▸ GIVEN TASK
Return, word for word, the lines of the entries from the line with "Observing the photograph, is" up to and including the line with "What is the distance between".

▸ RECORD EXTRACTS
++++++

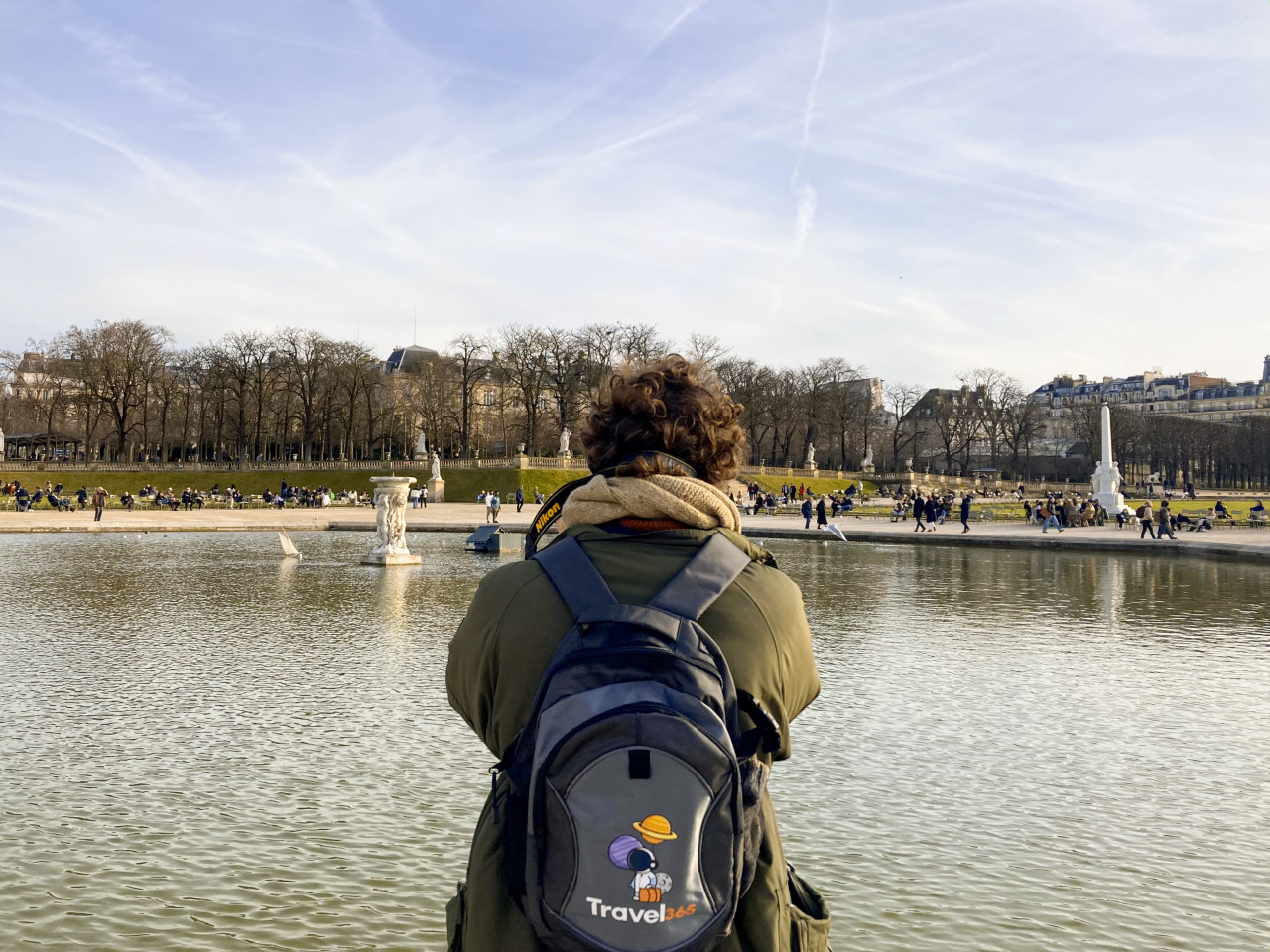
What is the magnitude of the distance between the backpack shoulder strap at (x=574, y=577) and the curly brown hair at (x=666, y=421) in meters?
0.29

++++++

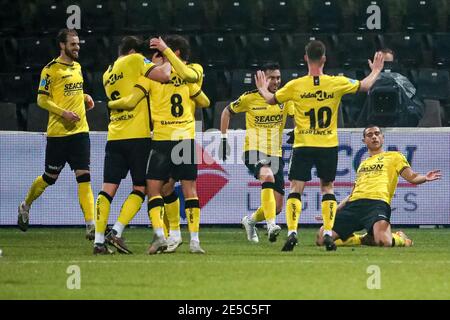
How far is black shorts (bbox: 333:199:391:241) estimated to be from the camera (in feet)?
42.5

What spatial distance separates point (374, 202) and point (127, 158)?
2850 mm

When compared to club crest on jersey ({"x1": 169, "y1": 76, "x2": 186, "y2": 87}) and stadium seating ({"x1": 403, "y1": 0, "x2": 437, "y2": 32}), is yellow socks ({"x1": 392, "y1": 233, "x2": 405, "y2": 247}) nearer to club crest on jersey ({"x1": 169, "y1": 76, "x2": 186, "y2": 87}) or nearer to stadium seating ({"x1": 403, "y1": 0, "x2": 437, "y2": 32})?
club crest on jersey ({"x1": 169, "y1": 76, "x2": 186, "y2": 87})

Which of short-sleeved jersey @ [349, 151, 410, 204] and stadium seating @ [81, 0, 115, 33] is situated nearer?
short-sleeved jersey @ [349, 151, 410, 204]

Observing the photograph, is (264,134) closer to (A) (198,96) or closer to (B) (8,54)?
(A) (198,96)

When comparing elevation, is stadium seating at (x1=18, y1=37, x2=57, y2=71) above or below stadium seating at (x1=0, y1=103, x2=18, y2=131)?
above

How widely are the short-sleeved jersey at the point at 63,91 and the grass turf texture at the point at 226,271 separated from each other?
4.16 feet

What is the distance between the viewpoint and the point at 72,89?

++++++

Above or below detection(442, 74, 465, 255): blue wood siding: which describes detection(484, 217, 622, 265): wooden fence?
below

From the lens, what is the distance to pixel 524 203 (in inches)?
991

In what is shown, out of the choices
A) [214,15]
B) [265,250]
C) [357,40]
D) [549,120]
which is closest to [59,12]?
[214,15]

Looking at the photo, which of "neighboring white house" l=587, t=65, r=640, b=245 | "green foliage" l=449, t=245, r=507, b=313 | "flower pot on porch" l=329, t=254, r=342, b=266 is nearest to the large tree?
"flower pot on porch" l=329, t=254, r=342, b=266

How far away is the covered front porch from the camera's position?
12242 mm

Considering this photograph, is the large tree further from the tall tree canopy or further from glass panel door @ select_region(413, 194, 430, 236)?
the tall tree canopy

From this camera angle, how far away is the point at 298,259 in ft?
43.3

++++++

▸ WRITTEN ANSWER
Observing the photograph, is (264,134) closer to (A) (198,96) or closer to (B) (8,54)?
(A) (198,96)

When comparing elevation, is stadium seating at (x1=18, y1=37, x2=57, y2=71) above or below stadium seating at (x1=0, y1=103, x2=18, y2=131)?
above

How widely are the short-sleeved jersey at the point at 63,91 and the grass turf texture at the point at 226,271 separated from each other?
4.16 feet

What is the distance between the viewpoint and the point at 72,89?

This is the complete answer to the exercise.